The short answer: Cover crops and no-till are excellent practices, but we can get even more from them. Customizing these practices for dairy farmers can address excessive soil-phosphorus accumulation, offer season-long erosion control, and grow extra forage.
Break it down: One reason we like cover crops is because they capture excess nutrients. “Excess” means:
- Residual soil nutrients that a cash crop didn’t pick up, such as nitrogen and phosphorus.
- Nutrients applied as fall manure when farmers empty out manure storage to make space for winter.
- Nutrients that have moved too deep in the soil for cash crops to reach, such as nitrogen and calcium.
Cover crops hold extra nutrients like a temporary savings bank, returning nutrients to the soil when they die. For many farms, this is ideal. But dairy farmers are dealing with something that crop farmers are not: manure.
- Nutrient ratio: Dairy manure has a low nitrogen to phosphorus ratio, ranging from 2:1 – 4:1; most manure will be closer to 2 than to 4. This should be quite convenient, because corn grain or silage requires a similar ratio of these nutrients.
- Here’s the rub: Long histories of manure application have built up soil-phosphorus on dairy farms.
- As a result, many farmers are subject to phosphorus-application restrictions.
- Sure, manure is applied to corn that can take up a good amount of N & P and remove it from the field.
- But manure is also applied in the fall when there is no cash crop to remove nutrients. To sum up, cover crops can capture – but do not remove — nutrients.
- Extra plant-available nitrogen is less prone to significant build up in soils.
- Nitrogen is taken up by soil microbes and nitrogen leaves the field through leaching.
- Phosphorus chemistry is different. Some phosphorus can leave through runoff or leaching, but most phosphorus will stick around for years.
- This can lead to fields that need N fertility but have too much P to reasonably receive manure.
- Traditional cover crop management prevents rapid N and P loss from manure applications, which is a very good thing. But cover crops do not remove extra nutrients from the field, just cycle them.
- This leaves us with a built-up P problem in manured fields.
Back it up: What if we harvested the cover crop?

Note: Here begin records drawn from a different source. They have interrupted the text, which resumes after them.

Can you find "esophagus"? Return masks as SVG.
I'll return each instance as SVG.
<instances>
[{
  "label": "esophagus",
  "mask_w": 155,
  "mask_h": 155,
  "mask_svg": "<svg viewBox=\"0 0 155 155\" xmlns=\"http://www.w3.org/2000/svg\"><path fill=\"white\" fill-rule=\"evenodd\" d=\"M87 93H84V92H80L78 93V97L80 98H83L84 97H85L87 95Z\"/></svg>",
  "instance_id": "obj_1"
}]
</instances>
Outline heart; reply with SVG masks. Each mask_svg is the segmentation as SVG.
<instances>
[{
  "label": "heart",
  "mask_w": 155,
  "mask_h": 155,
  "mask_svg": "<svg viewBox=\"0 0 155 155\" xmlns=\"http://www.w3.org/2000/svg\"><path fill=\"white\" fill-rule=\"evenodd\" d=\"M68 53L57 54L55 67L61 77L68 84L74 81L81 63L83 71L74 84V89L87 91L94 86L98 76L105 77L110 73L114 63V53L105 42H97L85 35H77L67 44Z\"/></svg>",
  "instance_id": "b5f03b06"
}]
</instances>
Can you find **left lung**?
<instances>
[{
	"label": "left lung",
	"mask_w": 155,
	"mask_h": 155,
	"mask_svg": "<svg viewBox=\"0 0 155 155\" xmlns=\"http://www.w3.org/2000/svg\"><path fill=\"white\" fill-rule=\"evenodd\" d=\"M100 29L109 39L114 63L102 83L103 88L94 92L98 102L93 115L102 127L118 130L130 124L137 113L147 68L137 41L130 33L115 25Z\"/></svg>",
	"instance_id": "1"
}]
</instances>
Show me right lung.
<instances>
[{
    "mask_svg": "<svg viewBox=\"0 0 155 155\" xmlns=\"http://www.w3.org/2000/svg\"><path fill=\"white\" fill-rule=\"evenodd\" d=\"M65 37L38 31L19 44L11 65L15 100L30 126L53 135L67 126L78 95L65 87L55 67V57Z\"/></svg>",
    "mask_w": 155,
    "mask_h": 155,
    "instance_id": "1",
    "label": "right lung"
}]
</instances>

Rye, wheat, and triticale make great winter cover crops and haylage or bailage. Forage varieties of these plants are increasingly available and provide all the benefits of cover crops that we know and love.
When we harvest the cover crops, we physically remove nutrients from the field – around 20 lbs. of P per acre, depending on cover crop biomass yield.
- Feeding cover crops back to cows keeps nutrients actively cycling instead of accumulating in a field.
- When circumstances allow, the forage made from these crops can be sent off-farm entirely and reduce the total on-farm nutrient load. We get an economic benefit (extra feed) and an environmental benefit (better phosphorus management).
What about soil carbon? Some folks understandably wonder if this will result in less carbon building. However, we know that roots are the key to building soil carbon. Most carbon in surface residues is lost back to the atmosphere during decomposition. Regardless, as much as 50% of above ground cover crop biomass can be found in the 3-4” of dense residue left after harvest.
This strategy pairs well with no-till management. Cover crop residue can be terminated with herbicide before or after no-till planting corn. The standing cover crop residue is slow to decompose.
No-till benefits include:
- Erosion control all summer without the challenges of establishing a living cover below the corn canopy.
- Removal of some above ground biomass that could otherwise contribute to nitrogen tie-up during decomposition.
- Preservation of soil carbon, facilitated by roots.
In short: Nothing in farming is one-size-fits-all. If you are a no or reduce-till farmer, you are not incorporating your cover crop anyway. If you are dealing with excess P, harvesting your cover crop for forage helps this sustainable practice pay for itself.